§ **What is expected**
The copy you return must begin at the line containing "Insert the lower" and end at the final line of the listing below, with every picture left out.

§ **Dataset excerpts**
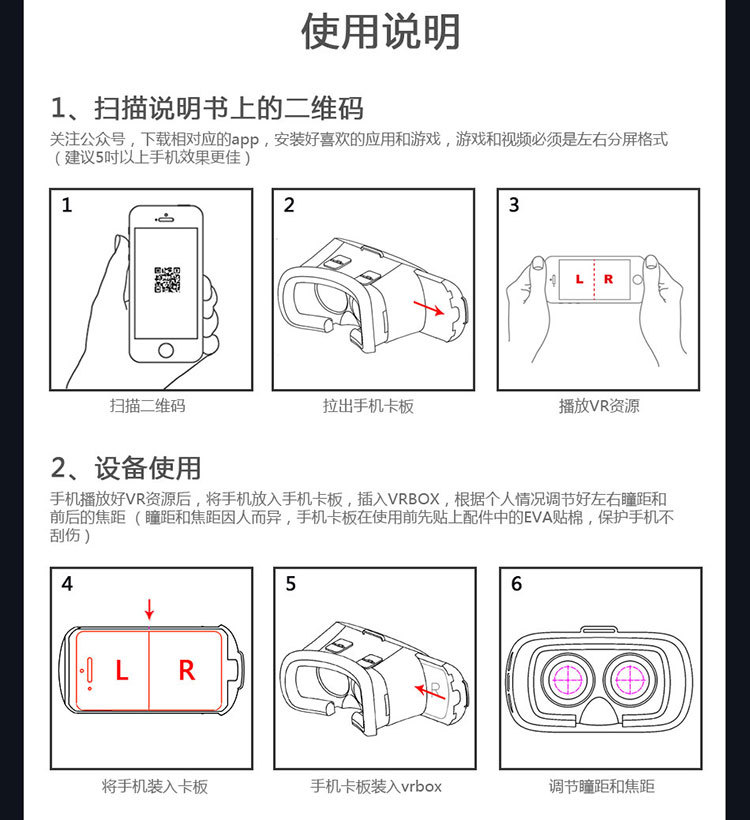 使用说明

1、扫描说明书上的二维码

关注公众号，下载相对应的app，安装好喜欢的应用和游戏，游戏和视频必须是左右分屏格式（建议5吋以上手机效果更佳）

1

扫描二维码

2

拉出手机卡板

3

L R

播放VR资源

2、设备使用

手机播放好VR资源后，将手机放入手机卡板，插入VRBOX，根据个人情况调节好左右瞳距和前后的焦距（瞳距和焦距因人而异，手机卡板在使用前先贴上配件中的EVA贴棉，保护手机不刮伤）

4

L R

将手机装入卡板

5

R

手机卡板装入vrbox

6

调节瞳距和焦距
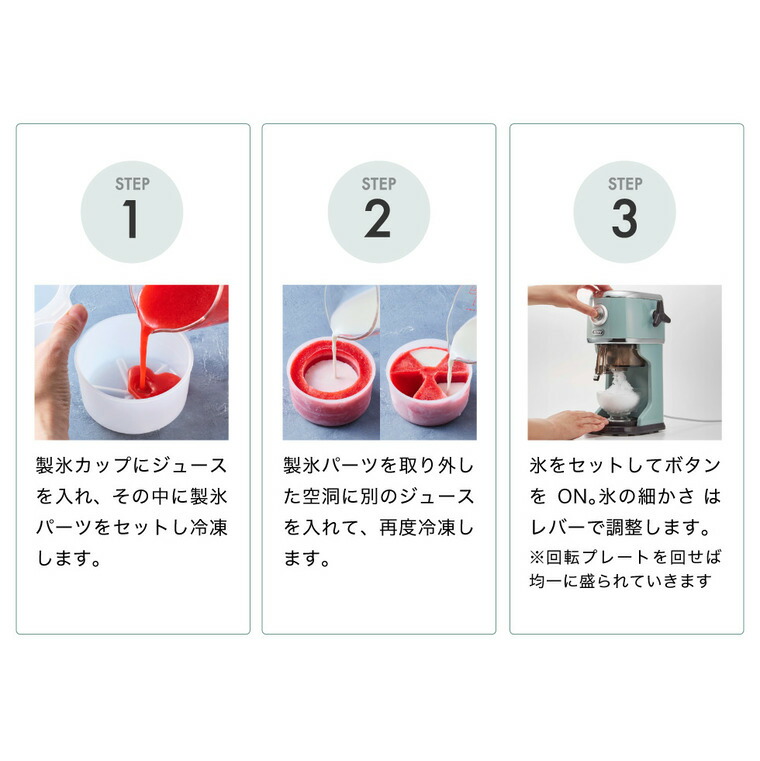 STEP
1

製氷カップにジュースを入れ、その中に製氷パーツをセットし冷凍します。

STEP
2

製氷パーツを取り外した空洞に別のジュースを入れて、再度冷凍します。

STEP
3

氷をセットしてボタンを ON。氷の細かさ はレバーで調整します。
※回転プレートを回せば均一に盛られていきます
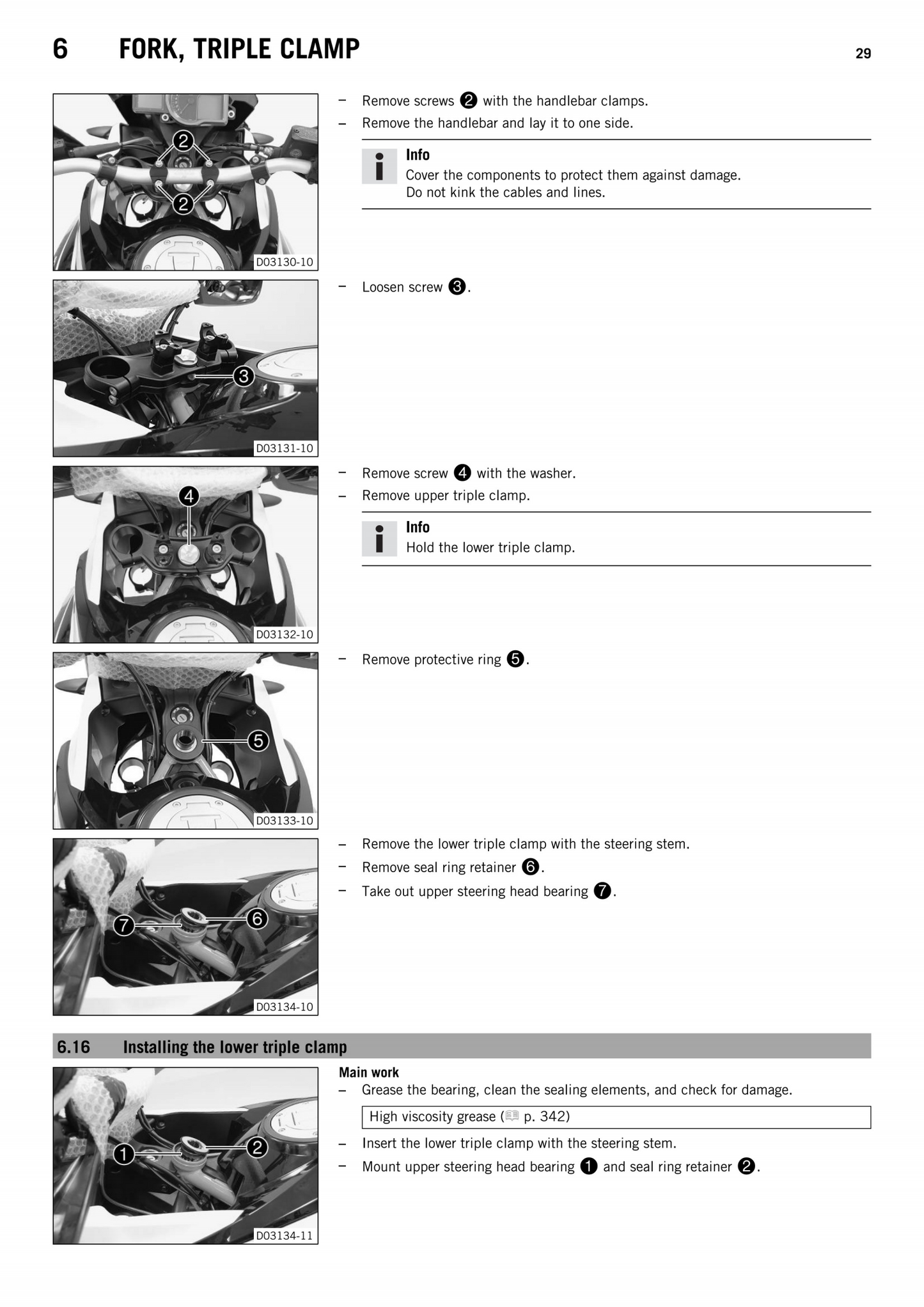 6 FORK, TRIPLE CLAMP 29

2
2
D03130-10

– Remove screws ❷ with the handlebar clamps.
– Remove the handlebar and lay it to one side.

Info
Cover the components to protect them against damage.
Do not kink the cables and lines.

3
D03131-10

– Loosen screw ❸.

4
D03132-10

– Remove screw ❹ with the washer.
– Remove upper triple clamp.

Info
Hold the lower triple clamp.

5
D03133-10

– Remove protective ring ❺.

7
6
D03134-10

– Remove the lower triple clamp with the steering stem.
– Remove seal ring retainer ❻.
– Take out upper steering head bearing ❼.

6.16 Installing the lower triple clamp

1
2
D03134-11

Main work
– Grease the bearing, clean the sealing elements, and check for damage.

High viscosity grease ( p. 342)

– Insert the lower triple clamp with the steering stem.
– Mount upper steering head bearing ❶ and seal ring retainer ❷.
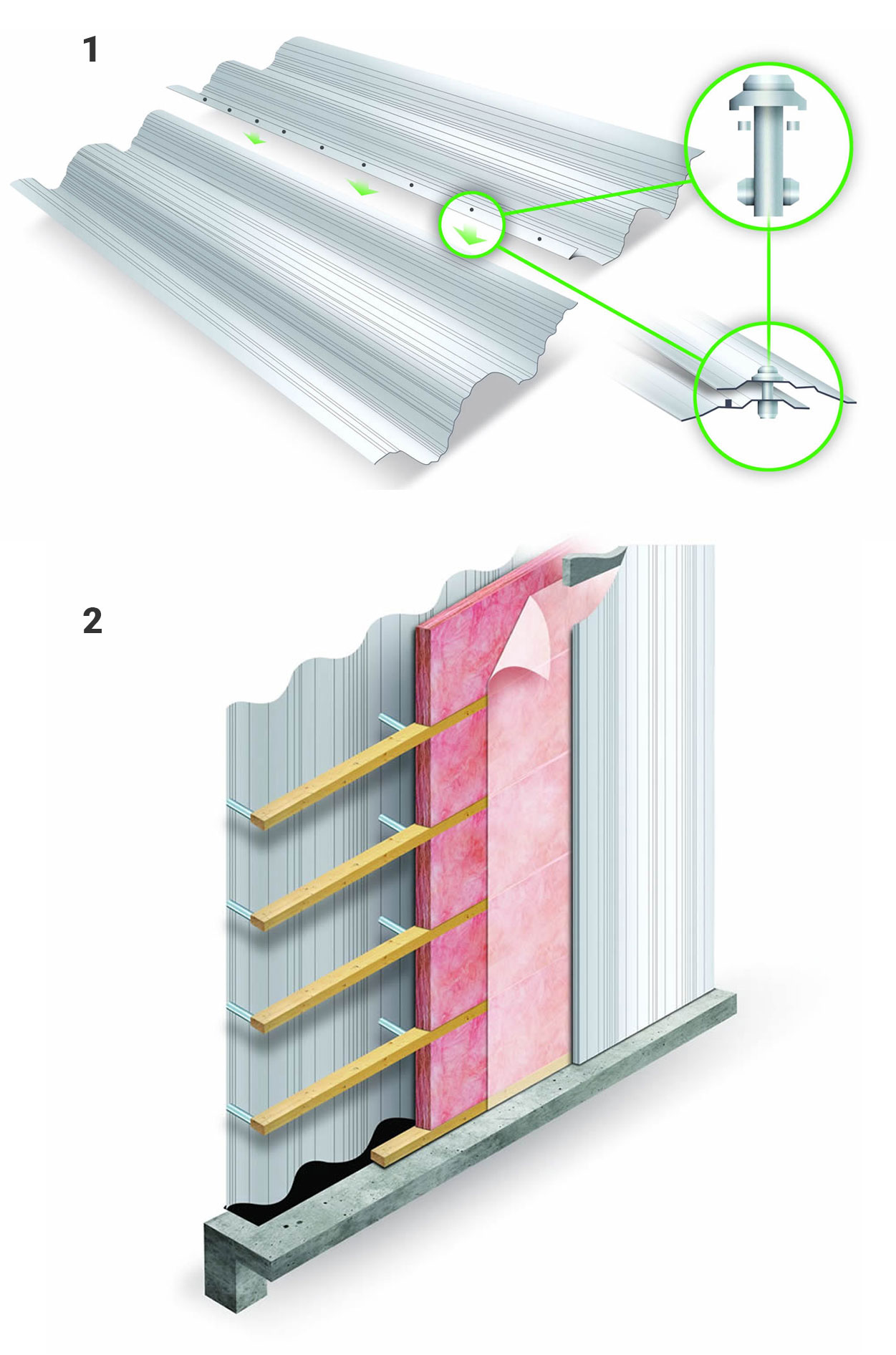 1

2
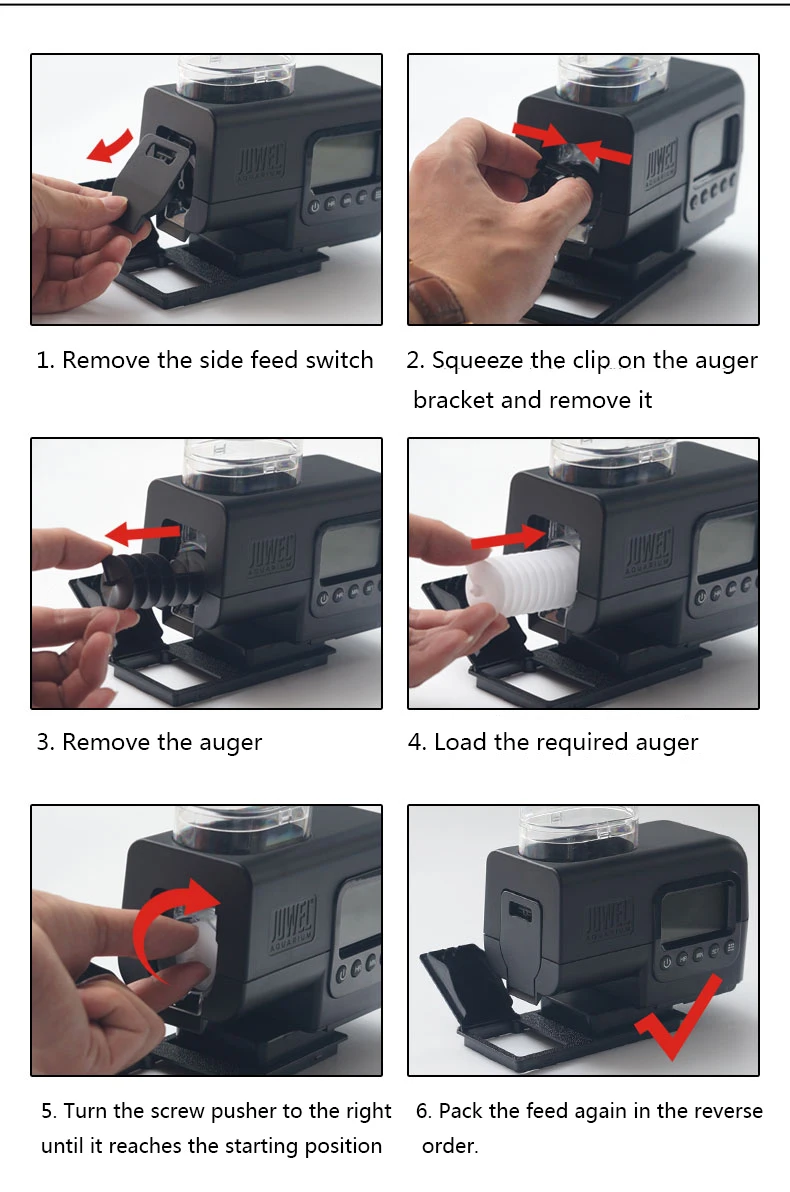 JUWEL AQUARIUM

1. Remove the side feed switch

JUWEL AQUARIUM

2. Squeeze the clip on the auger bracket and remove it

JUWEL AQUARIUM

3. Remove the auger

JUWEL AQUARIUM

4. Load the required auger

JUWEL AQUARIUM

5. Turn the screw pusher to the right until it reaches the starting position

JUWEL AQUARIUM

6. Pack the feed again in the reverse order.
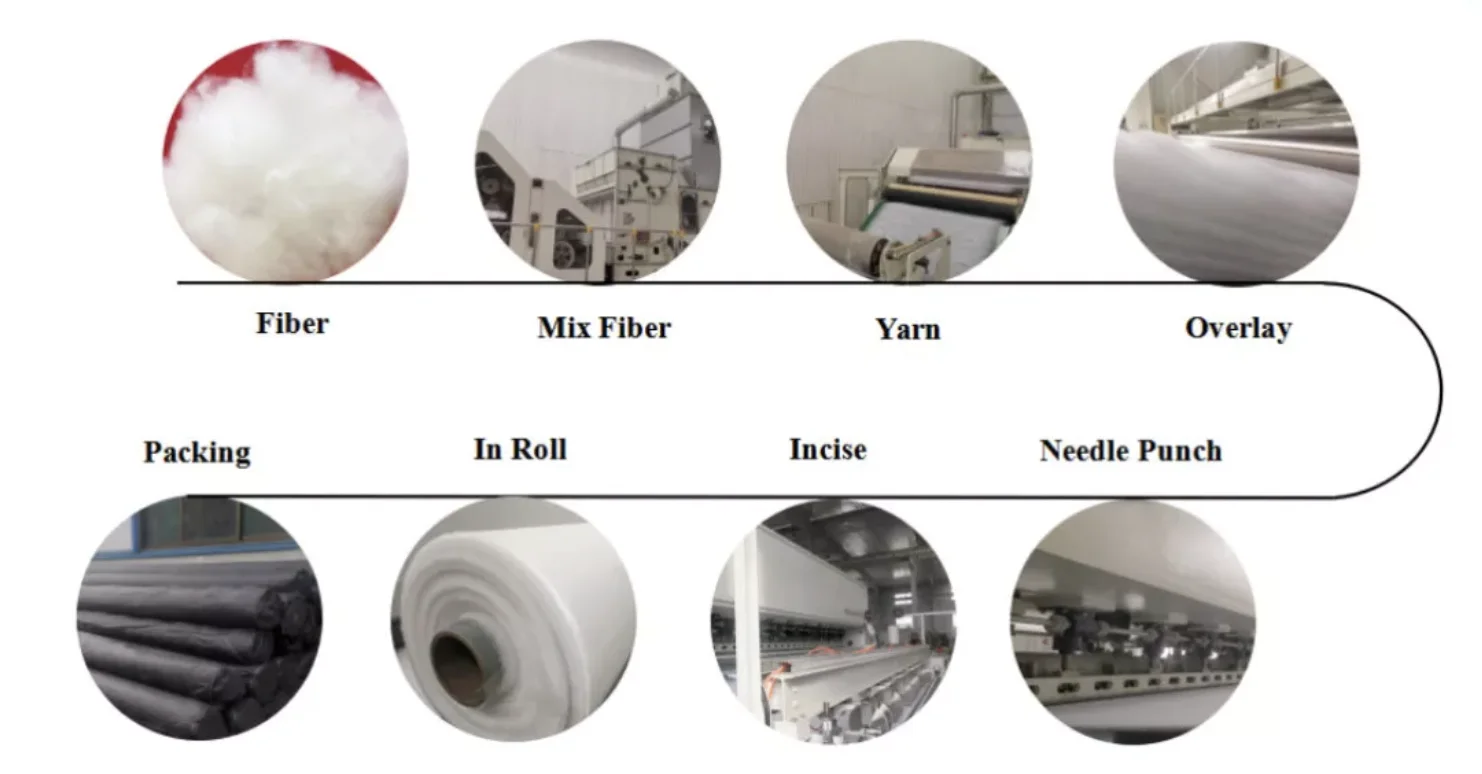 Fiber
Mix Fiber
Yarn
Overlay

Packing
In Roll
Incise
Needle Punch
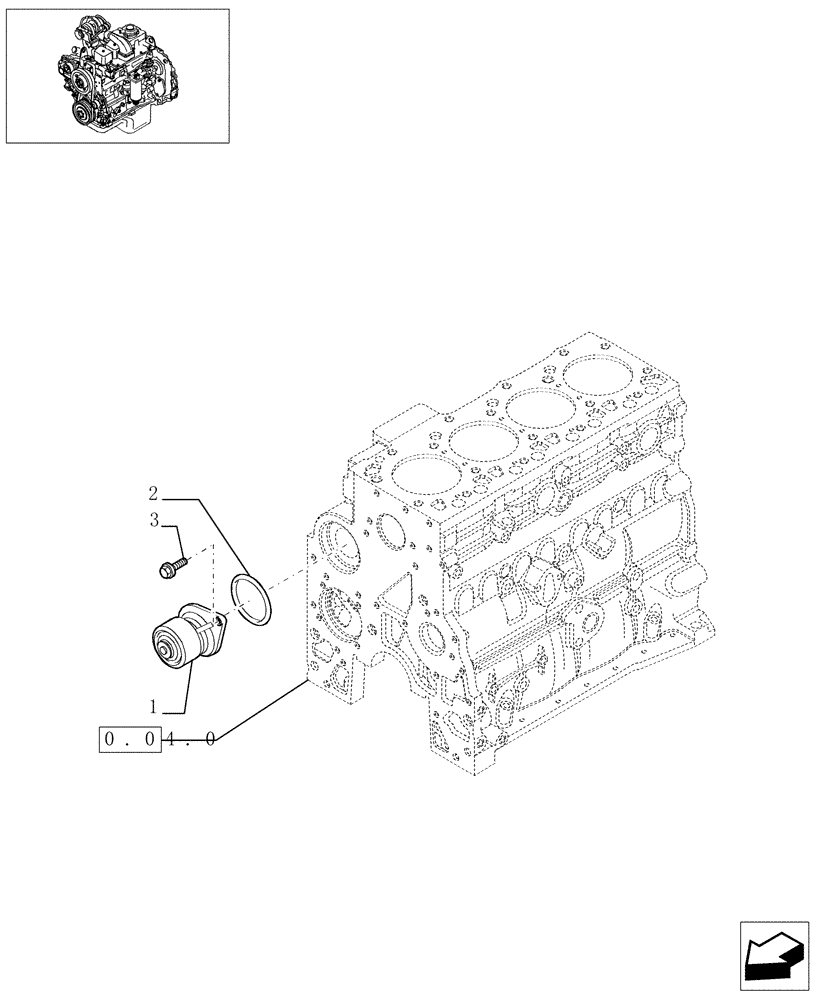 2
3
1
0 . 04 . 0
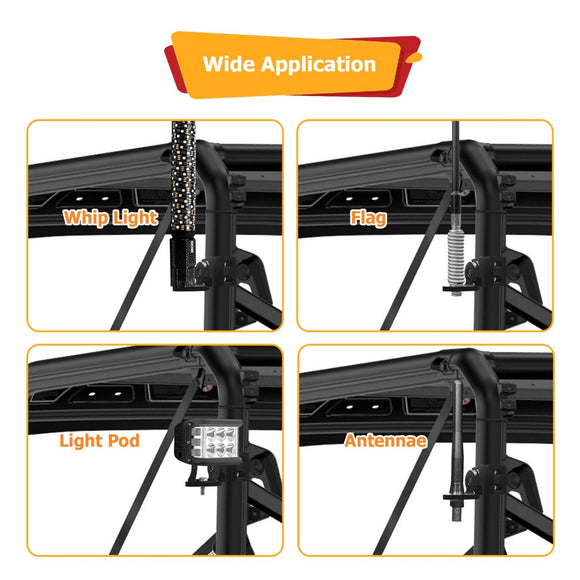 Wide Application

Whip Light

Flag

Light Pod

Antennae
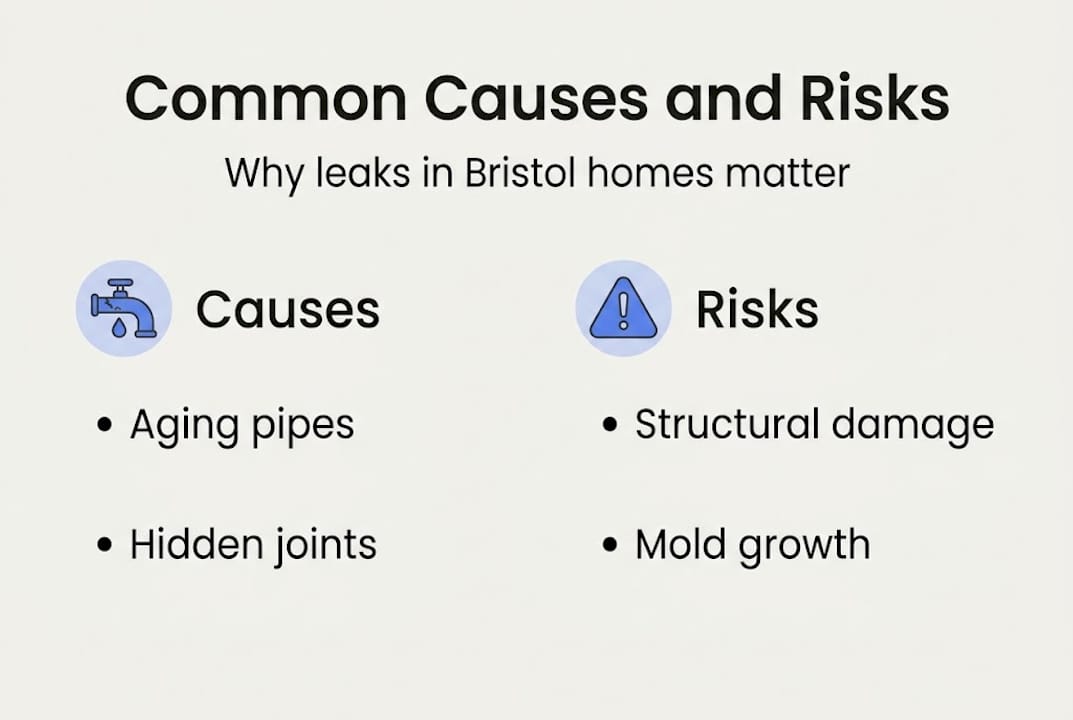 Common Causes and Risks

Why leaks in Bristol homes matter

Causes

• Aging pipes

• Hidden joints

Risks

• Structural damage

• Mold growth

§ **Written solution**
– Insert the lower triple clamp with the steering stem.
– Mount upper steering head bearing ❶ and seal ring retainer ❷.
 1

2
 JUWEL AQUARIUM

1. Remove the side feed switch

JUWEL AQUARIUM

2. Squeeze the clip on the auger bracket and remove it

JUWEL AQUARIUM

3. Remove the auger

JUWEL AQUARIUM

4. Load the required auger

JUWEL AQUARIUM

5. Turn the screw pusher to the right until it reaches the starting position

JUWEL AQUARIUM

6. Pack the feed again in the reverse order.
 Fiber
Mix Fiber
Yarn
Overlay

Packing
In Roll
Incise
Needle Punch
 2
3
1
0 . 04 . 0
 Wide Application

Whip Light

Flag

Light Pod

Antennae
 Common Causes and Risks

Why leaks in Bristol homes matter

Causes

• Aging pipes

• Hidden joints

Risks

• Structural damage

• Mold growth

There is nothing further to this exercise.